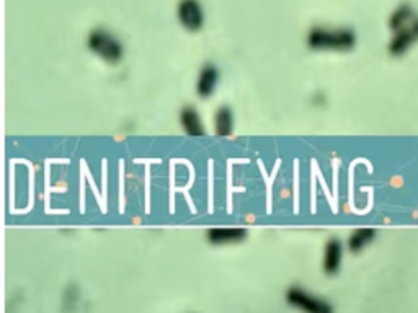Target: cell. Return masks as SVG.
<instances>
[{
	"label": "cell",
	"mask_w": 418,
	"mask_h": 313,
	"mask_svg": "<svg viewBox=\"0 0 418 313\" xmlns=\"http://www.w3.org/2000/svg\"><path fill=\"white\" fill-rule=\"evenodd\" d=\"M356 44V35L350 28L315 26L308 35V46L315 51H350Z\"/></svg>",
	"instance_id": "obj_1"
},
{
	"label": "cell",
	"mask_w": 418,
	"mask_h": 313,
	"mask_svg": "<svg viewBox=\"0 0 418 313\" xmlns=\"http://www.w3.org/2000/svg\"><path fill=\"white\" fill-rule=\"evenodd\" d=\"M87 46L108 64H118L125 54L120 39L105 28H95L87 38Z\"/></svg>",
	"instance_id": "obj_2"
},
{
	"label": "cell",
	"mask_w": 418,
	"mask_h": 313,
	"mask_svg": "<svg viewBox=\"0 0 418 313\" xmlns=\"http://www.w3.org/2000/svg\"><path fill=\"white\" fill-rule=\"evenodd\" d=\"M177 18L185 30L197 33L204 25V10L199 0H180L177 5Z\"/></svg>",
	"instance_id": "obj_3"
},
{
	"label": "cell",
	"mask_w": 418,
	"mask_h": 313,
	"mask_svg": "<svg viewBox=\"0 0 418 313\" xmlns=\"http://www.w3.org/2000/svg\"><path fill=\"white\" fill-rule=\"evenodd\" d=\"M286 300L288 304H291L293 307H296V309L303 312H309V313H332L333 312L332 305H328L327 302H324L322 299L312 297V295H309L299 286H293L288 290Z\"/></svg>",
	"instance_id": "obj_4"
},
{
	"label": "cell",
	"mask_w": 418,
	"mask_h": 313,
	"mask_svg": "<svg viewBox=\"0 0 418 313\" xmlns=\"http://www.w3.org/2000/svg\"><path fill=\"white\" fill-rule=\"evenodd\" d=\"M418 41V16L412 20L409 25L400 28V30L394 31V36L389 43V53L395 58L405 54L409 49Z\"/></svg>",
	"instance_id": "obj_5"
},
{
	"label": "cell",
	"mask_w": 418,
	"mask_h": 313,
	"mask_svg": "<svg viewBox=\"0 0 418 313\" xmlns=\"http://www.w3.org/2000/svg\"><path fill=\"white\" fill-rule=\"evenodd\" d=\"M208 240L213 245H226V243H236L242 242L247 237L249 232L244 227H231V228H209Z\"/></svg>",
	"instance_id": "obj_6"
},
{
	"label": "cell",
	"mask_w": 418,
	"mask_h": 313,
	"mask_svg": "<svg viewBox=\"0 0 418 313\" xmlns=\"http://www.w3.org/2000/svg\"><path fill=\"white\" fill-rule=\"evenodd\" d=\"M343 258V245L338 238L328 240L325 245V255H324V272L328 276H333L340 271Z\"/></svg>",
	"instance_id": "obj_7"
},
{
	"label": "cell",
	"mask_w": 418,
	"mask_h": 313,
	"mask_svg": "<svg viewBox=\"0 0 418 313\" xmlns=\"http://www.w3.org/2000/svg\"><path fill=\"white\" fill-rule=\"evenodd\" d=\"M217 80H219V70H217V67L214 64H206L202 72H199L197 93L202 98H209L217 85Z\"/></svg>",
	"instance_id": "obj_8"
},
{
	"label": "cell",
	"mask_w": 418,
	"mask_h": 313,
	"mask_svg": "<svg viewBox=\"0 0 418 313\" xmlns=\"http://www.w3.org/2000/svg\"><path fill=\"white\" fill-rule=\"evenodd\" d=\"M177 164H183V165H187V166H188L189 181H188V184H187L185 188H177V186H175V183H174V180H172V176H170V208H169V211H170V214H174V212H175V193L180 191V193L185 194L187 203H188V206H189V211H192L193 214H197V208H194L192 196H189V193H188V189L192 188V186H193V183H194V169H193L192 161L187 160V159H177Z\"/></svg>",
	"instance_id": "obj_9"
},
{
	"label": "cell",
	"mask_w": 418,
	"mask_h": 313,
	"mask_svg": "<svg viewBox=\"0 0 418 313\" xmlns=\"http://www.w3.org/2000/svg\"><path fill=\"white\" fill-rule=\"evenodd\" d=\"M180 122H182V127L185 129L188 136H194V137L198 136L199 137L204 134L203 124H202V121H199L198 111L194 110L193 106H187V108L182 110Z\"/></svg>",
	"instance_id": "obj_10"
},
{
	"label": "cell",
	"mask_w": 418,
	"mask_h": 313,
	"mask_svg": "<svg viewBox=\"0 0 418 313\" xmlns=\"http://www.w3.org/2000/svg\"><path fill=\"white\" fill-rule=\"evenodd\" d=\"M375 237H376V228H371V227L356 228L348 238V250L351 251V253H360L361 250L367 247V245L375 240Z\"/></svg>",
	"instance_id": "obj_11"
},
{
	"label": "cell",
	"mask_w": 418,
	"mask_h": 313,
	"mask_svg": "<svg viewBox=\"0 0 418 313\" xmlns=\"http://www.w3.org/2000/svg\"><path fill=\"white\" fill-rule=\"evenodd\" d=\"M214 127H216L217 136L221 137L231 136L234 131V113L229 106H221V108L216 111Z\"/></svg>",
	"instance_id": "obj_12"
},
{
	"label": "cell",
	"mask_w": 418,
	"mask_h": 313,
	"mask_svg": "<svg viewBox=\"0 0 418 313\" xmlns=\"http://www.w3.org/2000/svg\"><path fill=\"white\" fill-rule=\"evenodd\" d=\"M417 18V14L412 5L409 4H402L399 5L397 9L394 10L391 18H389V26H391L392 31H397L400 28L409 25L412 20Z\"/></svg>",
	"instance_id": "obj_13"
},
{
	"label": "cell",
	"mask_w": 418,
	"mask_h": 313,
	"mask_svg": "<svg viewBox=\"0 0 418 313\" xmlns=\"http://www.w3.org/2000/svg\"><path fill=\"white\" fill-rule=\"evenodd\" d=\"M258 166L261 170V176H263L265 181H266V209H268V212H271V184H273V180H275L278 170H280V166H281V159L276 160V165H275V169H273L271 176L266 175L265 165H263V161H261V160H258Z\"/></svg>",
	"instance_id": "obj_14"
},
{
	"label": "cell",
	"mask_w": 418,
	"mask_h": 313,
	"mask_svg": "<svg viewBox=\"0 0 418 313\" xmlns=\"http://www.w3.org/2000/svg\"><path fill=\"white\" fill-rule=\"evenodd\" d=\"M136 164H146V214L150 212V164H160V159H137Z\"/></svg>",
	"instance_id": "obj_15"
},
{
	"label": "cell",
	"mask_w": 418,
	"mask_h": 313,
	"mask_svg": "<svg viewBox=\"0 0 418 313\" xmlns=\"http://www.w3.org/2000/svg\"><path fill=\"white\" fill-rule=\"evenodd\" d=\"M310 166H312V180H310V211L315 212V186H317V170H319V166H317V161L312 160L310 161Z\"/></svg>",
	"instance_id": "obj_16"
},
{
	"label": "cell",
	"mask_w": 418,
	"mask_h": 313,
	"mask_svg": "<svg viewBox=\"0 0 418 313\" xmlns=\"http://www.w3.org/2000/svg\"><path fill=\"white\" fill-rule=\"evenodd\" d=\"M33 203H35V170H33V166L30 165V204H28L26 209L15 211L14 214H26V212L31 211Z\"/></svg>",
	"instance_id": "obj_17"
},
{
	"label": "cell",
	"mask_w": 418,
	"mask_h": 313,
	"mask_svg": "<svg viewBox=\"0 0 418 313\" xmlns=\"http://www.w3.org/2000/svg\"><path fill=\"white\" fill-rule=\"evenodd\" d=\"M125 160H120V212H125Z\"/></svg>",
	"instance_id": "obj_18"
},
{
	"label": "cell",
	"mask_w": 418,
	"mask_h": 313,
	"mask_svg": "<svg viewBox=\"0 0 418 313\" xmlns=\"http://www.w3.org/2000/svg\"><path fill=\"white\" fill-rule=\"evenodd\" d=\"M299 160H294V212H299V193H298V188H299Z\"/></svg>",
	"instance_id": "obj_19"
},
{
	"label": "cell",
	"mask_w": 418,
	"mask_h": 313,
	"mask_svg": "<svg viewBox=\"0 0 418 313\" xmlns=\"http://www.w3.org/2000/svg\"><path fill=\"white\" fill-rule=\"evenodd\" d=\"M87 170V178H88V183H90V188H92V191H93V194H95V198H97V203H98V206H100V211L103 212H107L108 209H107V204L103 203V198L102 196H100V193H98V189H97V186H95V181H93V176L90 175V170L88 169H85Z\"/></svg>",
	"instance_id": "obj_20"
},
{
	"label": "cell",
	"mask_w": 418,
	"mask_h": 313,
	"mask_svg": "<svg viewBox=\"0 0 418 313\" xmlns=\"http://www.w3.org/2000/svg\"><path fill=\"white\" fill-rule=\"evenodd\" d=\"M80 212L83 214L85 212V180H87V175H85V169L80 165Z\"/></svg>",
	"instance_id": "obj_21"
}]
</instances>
::::::::::
# TASK
Can you copy the rows word for word, from their very beginning up to and including the line with "46L108 64H118L125 54L120"? Leave the pictures out.

# ANSWER TO THIS TASK
Target: cell. Return masks as SVG.
<instances>
[{
	"label": "cell",
	"mask_w": 418,
	"mask_h": 313,
	"mask_svg": "<svg viewBox=\"0 0 418 313\" xmlns=\"http://www.w3.org/2000/svg\"><path fill=\"white\" fill-rule=\"evenodd\" d=\"M356 44V35L350 28L315 26L308 35V46L315 51H350Z\"/></svg>",
	"instance_id": "obj_1"
},
{
	"label": "cell",
	"mask_w": 418,
	"mask_h": 313,
	"mask_svg": "<svg viewBox=\"0 0 418 313\" xmlns=\"http://www.w3.org/2000/svg\"><path fill=\"white\" fill-rule=\"evenodd\" d=\"M87 46L108 64H118L125 54L120 39L105 28H95L87 38Z\"/></svg>",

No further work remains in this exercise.